Quem escreverá Os sertões? Será o engenheiro militar, positivista e republicano, frustrado com a carreira militar, que irá cobrir as três semanas finais da Guerra de Canudos (1896-1897). A sua grande preocupação, inicialmente era a de dar uma visão favorável à República e ao Exército Nacional, mostrando que as instituições brasileiras funcionavam a contento. Não foi, no entanto, o que ele viu. Viu a grave ameaça às instituições e o triste massacre dos sertanejos. Ele passa por muitas transformações entre o que ele viu, as reportagens que fez para o jornal O Estado de São Paulo e a publicação da obra (1902). Vai se afastando das teorias racistas de Nina Rodrigues, para afirmar que o sertanejo não é um degenerado, mas um retrógrado. Para definir o sertanejo ele recorre a figura de Hércules/Quasímodo, isto é, um misto de fragilidade e força, monstruosidade e caráter heroico. 

A grande conclusão a que chega é a de que o sertanejo será a base para a construção do país. Por isso mesmo, não se conformou com o uso de dinamite para implodir os poucos sertanejos que ainda restavam em Canudos, pelo próprio exército brasileiro: "Atacava-se a fundo a rocha viva da nossa raça", nos conta em uma passagem do livro. Um sinal evidente da mudança de seus paradigmas está também na proposta para o título original do livro: Os sertões - a nossa Vendeia. Quando da publicação, o título foi simplificado, omitindo-se o caráter laudatório de que este massacre fosse a nossa Vendeia. No livro, os determinismos de raça, também já não aparecem.

Ao longo da obra aparecem as contradições entre o litoral e o sertão. Vejamos, nas palavras da resenhista: "Certamente, esse sentido convive com a representação negativa do homem sertanejo que, com sua mentalidade e religiosidade atávica, resistiria à mudança e ao fatalismo de um processo civilizatório do qual não poderia escapar. Mas é essa ambivalência que, na perspectiva euclidiana, torna não apenas possível, como positivo e necessário, para a civilização do litoral, o projeto de incorporação efetiva do interior à construção do Estado nacional no Brasil". Pouco adiante, ela conclui sobre a importância desse livro: "Os sertões permanecem, entretanto, como o livro monumento da nacionalidade brasileira.
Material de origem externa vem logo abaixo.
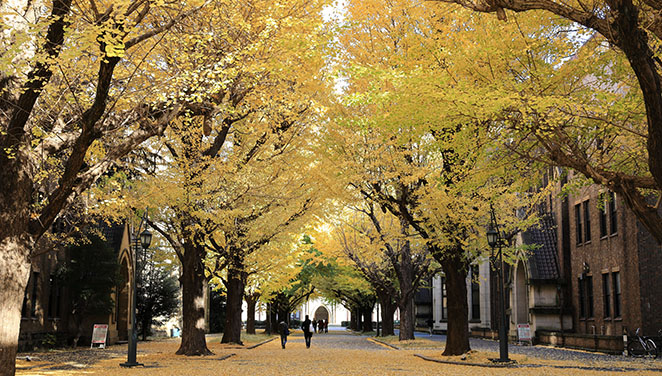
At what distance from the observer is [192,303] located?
82.5 feet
A força expressiva do texto contribuiu para seu impacto na gênese de uma teoria do Brasil, na qual sobressai a imagem de uma sociedade dividida entre um polo atrasado, no sertão, porém considerado a base da nacionalidade, e um polo civilizado, formado, entretanto, por copistas, por elites políticas e intelectuais que permaneciam com os olhos voltados para a Europa, de costas para o país".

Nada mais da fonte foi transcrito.